Another possible explanation for the favourable prognostic impact of vasodilator treatment in our study is that we investigated the early use of intravenous vasodilator (<6 hours of emergency department arrival). Previous studies suggested that the efficacy of treatment for AHF may be time-dependent.16 31–34 The latest guidelines recommend early management and emphasise the time-to-treatment concept in the management of AHF.2 We have recently reported favourable prognostic impacts of early diuretic treatment in patients with AHF,16 and time-to-treatment concept for AHF may be also applicable to intravenous vasodilator use. One simple way to explain this observation is the fact that earlier administration of vasodilator does not have to confront the excessive intravascular volume depletion common with aggressive intravenous diuretic therapy. Hence, optimal balancing of congestion relief can be achieved without compromising organ perfusion, which is far more likely when plasma refill rate is low.
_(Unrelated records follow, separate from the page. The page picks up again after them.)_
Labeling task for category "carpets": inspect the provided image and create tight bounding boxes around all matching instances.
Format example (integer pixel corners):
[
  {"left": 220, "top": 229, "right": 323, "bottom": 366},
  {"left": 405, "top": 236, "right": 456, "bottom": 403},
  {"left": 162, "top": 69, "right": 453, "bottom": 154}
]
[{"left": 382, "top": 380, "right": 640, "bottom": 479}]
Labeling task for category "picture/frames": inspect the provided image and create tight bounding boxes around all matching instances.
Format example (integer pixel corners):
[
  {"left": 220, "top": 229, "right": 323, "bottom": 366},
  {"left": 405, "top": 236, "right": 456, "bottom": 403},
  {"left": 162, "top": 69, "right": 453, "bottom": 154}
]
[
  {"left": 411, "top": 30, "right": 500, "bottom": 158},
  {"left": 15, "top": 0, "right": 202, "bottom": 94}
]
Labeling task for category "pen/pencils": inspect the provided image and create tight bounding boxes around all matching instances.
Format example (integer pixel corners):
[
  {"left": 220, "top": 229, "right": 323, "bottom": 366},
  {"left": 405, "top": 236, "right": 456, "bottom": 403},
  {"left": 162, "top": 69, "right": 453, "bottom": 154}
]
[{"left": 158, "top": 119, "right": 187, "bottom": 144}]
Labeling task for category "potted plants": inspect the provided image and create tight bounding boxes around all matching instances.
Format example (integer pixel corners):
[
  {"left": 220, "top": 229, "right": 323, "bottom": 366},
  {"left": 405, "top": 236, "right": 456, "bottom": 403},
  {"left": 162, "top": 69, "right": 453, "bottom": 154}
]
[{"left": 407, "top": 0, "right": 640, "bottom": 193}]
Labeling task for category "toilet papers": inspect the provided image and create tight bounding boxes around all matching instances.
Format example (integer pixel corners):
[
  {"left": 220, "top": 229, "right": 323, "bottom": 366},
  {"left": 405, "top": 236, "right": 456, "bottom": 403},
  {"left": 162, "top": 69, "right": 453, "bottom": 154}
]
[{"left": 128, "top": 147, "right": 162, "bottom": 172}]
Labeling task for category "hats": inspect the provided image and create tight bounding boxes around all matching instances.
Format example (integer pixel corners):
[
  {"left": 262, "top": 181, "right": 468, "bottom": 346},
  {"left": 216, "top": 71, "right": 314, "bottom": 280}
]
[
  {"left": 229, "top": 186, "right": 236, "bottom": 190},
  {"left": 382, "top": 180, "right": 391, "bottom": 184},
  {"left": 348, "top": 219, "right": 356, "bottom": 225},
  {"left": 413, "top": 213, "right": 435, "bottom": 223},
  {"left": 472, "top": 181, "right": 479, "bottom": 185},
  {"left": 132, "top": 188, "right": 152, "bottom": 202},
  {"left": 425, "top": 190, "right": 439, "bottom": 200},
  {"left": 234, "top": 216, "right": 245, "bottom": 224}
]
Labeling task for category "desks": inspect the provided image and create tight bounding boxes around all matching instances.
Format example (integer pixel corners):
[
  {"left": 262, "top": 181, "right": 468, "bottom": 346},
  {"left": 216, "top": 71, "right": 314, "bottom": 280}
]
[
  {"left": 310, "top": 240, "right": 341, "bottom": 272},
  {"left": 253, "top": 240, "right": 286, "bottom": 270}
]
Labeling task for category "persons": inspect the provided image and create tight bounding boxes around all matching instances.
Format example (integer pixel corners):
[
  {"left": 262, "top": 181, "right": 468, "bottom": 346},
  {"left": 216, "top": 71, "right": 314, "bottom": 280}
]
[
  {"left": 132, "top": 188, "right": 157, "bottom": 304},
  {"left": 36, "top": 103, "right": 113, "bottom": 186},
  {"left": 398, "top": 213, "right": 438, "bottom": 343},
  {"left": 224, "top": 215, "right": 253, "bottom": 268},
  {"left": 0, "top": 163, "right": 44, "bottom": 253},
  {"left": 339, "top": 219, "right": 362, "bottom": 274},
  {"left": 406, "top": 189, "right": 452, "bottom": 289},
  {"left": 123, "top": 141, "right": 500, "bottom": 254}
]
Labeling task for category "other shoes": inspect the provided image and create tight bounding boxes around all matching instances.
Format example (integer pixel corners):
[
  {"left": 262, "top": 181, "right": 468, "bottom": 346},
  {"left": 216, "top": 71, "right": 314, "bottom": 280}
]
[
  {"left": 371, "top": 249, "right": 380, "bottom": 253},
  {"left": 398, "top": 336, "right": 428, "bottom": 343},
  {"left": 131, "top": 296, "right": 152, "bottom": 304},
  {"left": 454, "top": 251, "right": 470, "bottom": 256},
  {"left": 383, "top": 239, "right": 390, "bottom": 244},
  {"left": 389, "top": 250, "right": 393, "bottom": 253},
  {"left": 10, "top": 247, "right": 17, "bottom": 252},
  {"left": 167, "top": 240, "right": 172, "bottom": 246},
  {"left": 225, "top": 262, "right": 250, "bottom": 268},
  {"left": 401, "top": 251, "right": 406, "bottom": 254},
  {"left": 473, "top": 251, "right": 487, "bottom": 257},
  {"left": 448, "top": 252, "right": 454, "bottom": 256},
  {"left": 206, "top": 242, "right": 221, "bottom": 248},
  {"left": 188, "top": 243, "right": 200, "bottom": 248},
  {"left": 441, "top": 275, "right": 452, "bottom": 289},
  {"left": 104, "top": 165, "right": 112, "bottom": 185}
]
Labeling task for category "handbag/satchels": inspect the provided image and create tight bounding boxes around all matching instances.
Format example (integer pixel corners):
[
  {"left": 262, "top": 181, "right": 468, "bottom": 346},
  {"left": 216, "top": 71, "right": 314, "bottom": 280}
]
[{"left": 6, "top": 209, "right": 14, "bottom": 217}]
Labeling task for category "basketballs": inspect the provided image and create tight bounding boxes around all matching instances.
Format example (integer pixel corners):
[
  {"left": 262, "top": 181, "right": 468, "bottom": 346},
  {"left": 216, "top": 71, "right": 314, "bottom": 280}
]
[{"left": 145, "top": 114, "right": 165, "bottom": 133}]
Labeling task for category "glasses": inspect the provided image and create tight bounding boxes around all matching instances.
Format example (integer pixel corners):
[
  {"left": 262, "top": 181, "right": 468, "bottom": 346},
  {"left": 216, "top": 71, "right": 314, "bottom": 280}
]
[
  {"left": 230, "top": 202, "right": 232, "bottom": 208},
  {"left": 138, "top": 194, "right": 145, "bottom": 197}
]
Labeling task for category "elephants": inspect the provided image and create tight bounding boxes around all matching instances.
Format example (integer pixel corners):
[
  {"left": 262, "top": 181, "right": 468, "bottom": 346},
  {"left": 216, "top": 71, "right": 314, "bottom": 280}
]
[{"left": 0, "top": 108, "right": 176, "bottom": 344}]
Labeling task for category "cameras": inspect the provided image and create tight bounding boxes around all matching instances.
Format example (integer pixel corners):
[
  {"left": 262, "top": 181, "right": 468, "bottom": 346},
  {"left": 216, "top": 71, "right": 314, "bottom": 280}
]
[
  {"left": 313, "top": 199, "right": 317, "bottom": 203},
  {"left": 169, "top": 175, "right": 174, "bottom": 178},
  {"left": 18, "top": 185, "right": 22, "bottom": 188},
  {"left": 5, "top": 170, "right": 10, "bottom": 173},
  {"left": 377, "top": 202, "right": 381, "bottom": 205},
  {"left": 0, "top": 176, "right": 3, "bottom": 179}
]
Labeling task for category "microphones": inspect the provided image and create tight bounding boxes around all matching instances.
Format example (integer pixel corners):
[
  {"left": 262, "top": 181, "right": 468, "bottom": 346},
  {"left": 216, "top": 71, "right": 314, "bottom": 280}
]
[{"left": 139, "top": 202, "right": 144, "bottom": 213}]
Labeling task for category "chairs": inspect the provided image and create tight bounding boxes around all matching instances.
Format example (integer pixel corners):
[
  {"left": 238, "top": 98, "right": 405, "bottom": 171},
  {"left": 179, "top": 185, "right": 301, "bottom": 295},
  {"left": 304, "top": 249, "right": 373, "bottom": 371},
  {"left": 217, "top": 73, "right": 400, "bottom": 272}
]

The RELAITY-AHF study which focused on the very acute phase treatment for AHF is a unique dataset which enabled us to evaluate time-dependent treatment efficacies in the management of AHF. Our results highlight the importance of intravenous vasodilator administration, provided the SBP reduction is within the range of 25% in the early treatment for AHF.

Limitations

There are several limitations inherent in the post hoc retrospective analysis design. First, we do not have information regarding vasodilator dosage, nor did we analyse the specific type of vasodilators. Second, this was not a predefined analysis, but a post hoc analysis from a registry, and thus treatment with vasodilators was not randomised. Third, although all the three groups had follow-up rate higher than 90%, relatively low rate in the group of vasodilator use and ≤25% SBP reduction may influence the results. Finally, despite covariate adjustment, we cannot exclude the influence of other measured and unmeasured confounders. Nonetheless, REALITY-AHF was a well-designed and large-scale data set, which enabled us to assess the trajectory of BP in the very acute phase of AHF, and to gain a new perspective on the role of vasodilators in AHF management.

Conclusions

Intravenous vasodilator therapy was associated with greater DR and lower mortality, provided the SBP reduction subsequently achieved was less than 25%. Our results highlight the clinical and prognostic importance of the timely use of intravenous vasodilators which do not cause excessive SBP lowering in the treatment of AHF.